Use of stents coated with drugs to prevent scar tissue from reclogging arteries cleared of plaque has fallen as much as 50 percent in recent years due to concerns the tiny wire-mesh tubes can cause blood clots long after they are implanted.
However, recent data have suggested drug-coated stents may be as safe as uncoated versions and may actually help lower the risk of heart attack or death.
Researchers at the Cleveland Clinic found a 38 percent reduction in the risk of death from all causes in patients who received drug-eluting stents.
"This study and the preponderance of the evidence support the notion that the overall risk of stent thrombosis (clots) with DES does not translate into higher mortality in these patients," the researchers concluded in the Journal of the American College of Cardiology.
The study looked at data from a registry of 8,036 patients who underwent stent procedures at the hospital between March 2003 and June 2007.
The rate of death during 4 1/2 years of follow-up was 8 percent for patients treated with drug-coated stents and 17 percent for those who received bare-metal stents.
Even when adjusted for factors such as socioeconomic status, cancer, renal failure and anemia, the link between drug-eluting stent treatment and lower mortality persisted, the researchers said.

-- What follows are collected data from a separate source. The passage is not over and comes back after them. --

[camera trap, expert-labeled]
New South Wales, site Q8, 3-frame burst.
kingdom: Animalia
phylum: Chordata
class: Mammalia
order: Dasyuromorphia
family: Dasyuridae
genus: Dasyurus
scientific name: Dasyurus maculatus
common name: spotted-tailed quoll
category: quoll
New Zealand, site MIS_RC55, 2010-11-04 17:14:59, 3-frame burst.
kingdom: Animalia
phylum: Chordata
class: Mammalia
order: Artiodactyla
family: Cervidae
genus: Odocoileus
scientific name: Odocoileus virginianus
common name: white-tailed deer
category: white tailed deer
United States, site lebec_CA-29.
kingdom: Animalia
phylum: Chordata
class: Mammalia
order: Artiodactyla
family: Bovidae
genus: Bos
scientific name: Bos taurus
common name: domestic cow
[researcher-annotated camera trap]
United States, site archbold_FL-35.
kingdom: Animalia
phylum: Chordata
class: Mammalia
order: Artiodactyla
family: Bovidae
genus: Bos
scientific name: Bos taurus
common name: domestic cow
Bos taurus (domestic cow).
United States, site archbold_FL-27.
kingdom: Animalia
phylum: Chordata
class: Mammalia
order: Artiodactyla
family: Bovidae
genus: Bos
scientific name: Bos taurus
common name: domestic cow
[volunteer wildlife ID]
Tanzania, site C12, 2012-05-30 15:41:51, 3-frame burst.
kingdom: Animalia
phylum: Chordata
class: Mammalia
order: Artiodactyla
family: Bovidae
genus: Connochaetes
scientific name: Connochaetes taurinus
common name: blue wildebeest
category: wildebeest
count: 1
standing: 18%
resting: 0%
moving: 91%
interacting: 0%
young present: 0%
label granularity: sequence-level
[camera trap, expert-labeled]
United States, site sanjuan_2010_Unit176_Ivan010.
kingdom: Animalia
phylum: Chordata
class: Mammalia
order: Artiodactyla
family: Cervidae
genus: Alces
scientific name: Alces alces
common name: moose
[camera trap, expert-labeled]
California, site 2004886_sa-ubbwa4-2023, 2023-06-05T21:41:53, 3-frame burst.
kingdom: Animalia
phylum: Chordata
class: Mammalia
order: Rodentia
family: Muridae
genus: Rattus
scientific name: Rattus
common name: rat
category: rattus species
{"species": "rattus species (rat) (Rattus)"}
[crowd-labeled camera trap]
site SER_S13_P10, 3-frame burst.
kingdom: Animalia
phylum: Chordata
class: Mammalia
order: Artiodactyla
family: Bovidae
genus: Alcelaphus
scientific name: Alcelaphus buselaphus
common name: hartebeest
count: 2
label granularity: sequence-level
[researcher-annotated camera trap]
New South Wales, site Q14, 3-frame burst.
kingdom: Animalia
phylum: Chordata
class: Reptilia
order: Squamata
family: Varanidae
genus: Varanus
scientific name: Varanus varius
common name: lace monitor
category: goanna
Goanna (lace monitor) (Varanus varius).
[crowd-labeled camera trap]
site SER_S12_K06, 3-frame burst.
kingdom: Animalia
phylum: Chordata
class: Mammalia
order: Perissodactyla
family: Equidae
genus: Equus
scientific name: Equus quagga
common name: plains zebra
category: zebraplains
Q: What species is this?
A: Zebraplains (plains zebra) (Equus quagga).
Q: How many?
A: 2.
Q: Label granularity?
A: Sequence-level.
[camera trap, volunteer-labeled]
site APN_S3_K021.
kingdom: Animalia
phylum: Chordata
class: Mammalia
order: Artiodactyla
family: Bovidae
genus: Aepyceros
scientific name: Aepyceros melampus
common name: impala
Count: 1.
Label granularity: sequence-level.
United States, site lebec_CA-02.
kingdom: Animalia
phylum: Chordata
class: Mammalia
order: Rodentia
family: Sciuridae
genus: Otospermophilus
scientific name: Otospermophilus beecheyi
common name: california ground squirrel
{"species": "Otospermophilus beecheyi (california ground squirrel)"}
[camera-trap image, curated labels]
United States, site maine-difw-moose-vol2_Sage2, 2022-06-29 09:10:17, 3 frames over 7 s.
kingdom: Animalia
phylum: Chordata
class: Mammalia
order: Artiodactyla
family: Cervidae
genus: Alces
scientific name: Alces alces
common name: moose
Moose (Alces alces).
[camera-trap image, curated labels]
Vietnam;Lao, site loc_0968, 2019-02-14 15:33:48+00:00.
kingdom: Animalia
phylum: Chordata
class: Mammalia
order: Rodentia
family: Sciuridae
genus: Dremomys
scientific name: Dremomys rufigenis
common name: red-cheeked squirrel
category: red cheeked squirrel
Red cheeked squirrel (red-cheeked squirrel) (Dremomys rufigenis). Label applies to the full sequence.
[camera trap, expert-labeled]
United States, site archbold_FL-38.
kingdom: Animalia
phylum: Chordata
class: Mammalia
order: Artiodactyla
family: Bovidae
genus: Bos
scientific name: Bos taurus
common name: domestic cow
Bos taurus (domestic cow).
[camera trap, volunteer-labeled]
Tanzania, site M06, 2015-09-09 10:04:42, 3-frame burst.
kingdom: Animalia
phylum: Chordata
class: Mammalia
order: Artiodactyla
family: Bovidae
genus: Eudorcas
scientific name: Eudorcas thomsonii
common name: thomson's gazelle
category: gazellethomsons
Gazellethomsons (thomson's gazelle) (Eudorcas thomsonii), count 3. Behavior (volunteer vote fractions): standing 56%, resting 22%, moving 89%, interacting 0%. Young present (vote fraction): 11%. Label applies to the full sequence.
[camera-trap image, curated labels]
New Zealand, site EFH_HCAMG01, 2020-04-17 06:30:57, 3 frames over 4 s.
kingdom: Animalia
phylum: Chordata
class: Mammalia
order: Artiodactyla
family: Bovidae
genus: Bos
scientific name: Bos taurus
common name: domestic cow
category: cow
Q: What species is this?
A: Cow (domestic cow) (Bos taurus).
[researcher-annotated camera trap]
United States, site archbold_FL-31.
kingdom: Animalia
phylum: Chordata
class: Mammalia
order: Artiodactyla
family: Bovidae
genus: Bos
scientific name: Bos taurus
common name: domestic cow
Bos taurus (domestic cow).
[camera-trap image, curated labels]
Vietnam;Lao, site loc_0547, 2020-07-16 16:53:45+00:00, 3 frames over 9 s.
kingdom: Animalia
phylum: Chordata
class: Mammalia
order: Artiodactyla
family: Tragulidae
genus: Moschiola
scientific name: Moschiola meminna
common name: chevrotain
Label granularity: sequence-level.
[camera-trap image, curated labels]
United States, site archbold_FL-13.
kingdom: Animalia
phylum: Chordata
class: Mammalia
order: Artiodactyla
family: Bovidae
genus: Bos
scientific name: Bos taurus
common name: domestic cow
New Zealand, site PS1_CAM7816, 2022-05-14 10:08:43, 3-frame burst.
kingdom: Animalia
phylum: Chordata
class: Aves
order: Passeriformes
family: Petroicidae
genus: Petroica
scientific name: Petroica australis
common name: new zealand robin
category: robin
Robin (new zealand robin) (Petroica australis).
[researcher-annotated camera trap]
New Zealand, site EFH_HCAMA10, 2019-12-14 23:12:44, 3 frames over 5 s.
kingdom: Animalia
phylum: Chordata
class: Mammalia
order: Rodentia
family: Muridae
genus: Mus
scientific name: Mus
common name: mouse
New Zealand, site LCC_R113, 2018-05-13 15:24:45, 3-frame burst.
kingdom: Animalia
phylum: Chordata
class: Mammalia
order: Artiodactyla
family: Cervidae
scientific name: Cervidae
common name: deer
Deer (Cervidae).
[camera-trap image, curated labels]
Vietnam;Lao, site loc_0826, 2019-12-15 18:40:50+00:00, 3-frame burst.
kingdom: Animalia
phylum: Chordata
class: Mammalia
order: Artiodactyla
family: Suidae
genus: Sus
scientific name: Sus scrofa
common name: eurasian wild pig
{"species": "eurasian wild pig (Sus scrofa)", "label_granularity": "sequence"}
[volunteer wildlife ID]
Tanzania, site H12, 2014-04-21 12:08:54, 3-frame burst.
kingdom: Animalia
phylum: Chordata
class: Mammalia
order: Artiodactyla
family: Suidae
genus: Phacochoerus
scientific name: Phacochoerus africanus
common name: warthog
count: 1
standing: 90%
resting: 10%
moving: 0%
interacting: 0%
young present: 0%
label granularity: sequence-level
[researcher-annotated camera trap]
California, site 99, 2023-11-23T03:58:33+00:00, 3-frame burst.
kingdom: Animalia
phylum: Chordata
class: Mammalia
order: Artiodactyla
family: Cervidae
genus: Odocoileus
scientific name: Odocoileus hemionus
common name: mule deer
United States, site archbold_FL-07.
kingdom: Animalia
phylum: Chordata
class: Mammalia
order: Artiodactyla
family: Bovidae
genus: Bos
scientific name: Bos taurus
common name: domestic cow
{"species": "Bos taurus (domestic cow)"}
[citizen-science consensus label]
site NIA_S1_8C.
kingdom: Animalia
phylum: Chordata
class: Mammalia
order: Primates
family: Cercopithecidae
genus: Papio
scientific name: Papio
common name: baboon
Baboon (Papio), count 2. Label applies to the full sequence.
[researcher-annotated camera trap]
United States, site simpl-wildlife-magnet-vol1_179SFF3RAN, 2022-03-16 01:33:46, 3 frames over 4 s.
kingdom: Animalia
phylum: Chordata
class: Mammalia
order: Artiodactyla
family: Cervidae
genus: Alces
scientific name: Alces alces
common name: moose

While the reason for the decrease in mortality seen with drug-eluting stents is unknown, a reduction in heart attacks and death due to reclogging of the arteries may play a substantial role, the researchers said.
Patients implanted with drug-eluting stents also received anti-clotting drugs for longer periods of time, which could also explain the lower mortality rates, they said.
Johnson & Johnson and Boston Scientific Corp were the sole makers of drug-eluting stents for the United States until Medtronic Inc and Abbott Laboratories entered the market this year.